= SUPPLIED ENTRIES =
————————

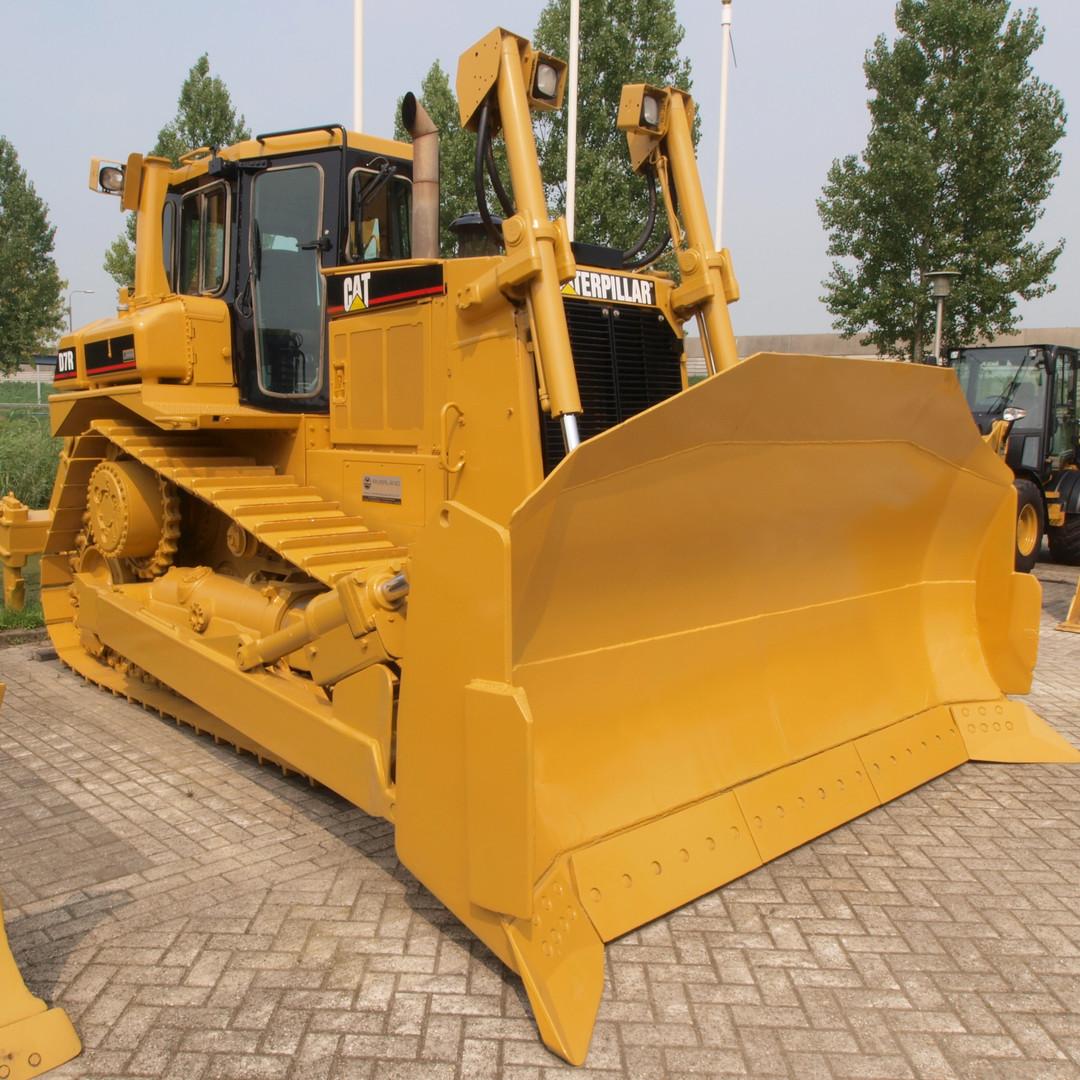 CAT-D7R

————————

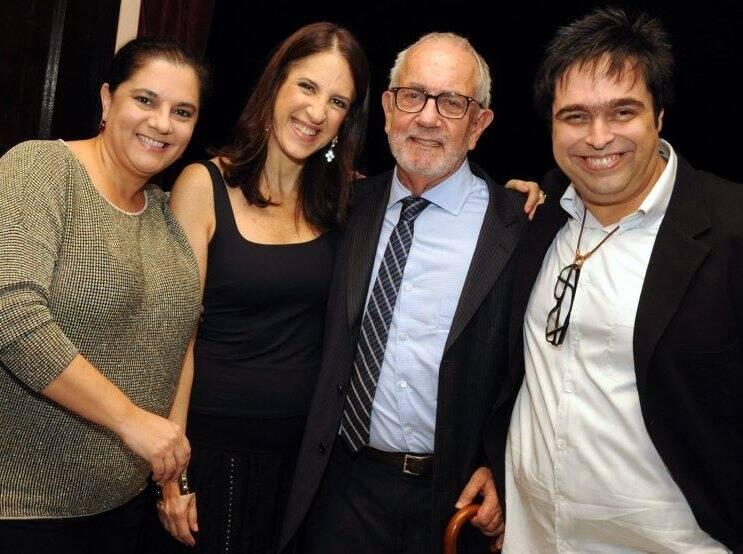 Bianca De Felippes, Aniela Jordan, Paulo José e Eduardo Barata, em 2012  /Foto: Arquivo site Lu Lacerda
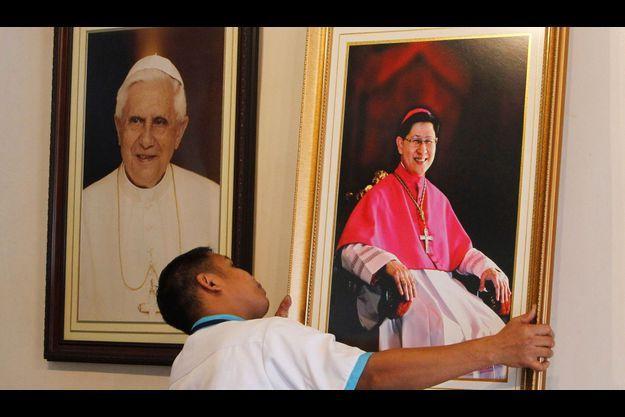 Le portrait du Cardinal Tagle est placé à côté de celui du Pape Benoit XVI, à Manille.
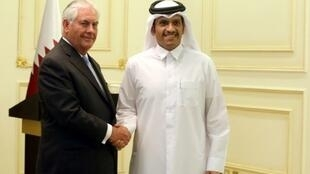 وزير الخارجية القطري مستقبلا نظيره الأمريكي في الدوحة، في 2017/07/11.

————————

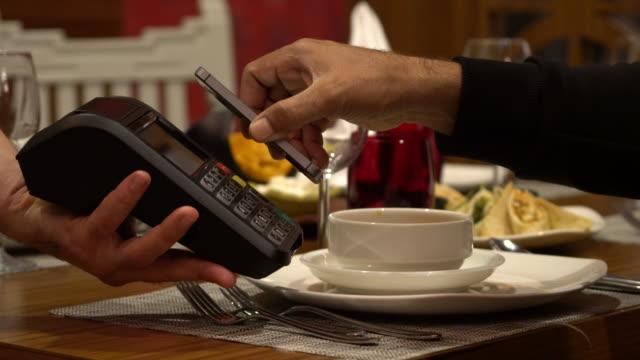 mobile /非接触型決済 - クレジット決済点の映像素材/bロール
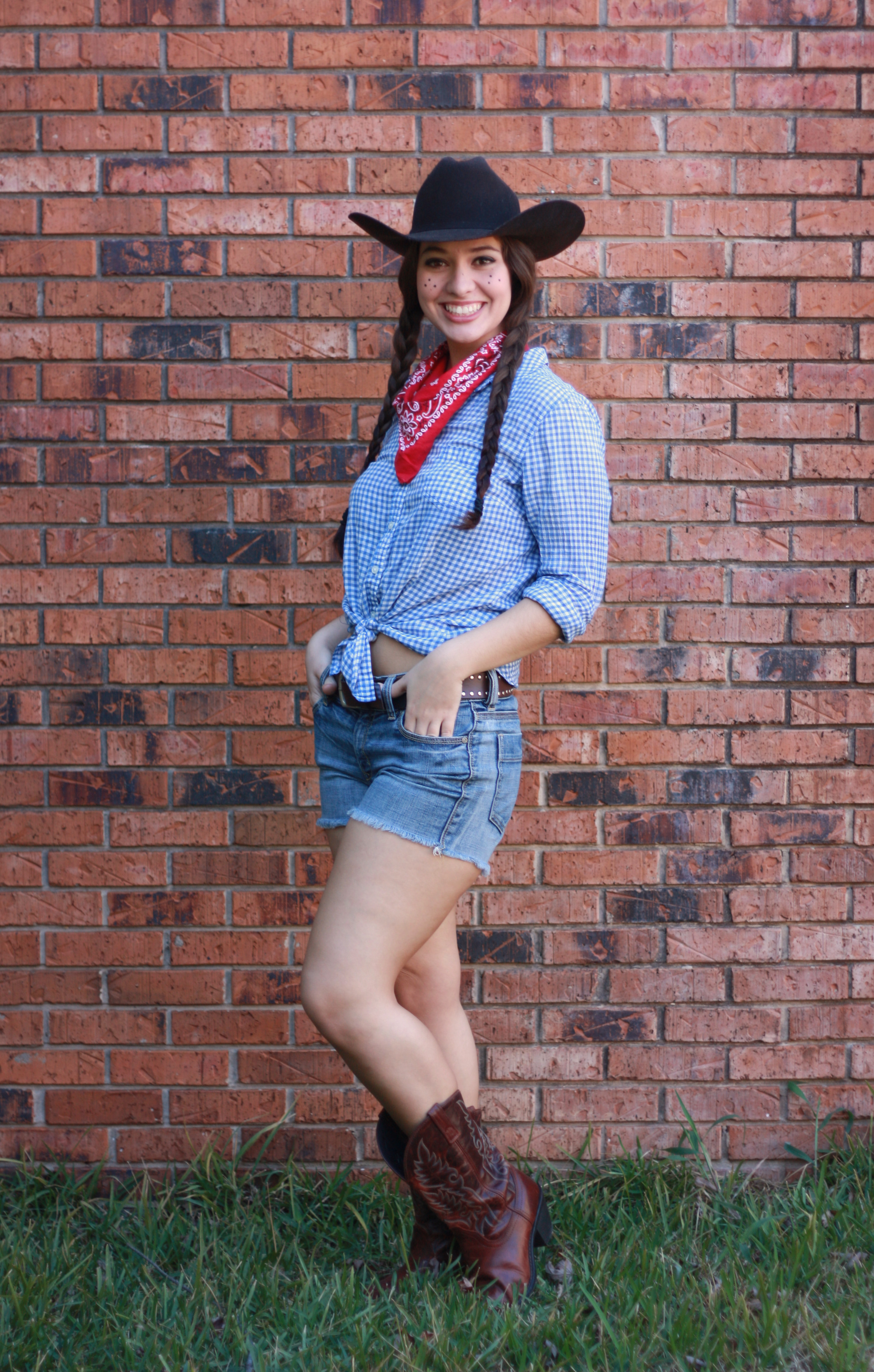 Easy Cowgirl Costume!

————————

= AIM OF THE EXERCISE =
Within the entries above, give again exactly the lines starting at the one that contains "mobile /非接触型決済 - クレジット決済点の映像素材/bロール" and ending at the one that contains "Easy Cowgirl Costume!", leaving out the pictures.

= ANSWER SPACE =
 mobile /非接触型決済 - クレジット決済点の映像素材/bロール
 Easy Cowgirl Costume!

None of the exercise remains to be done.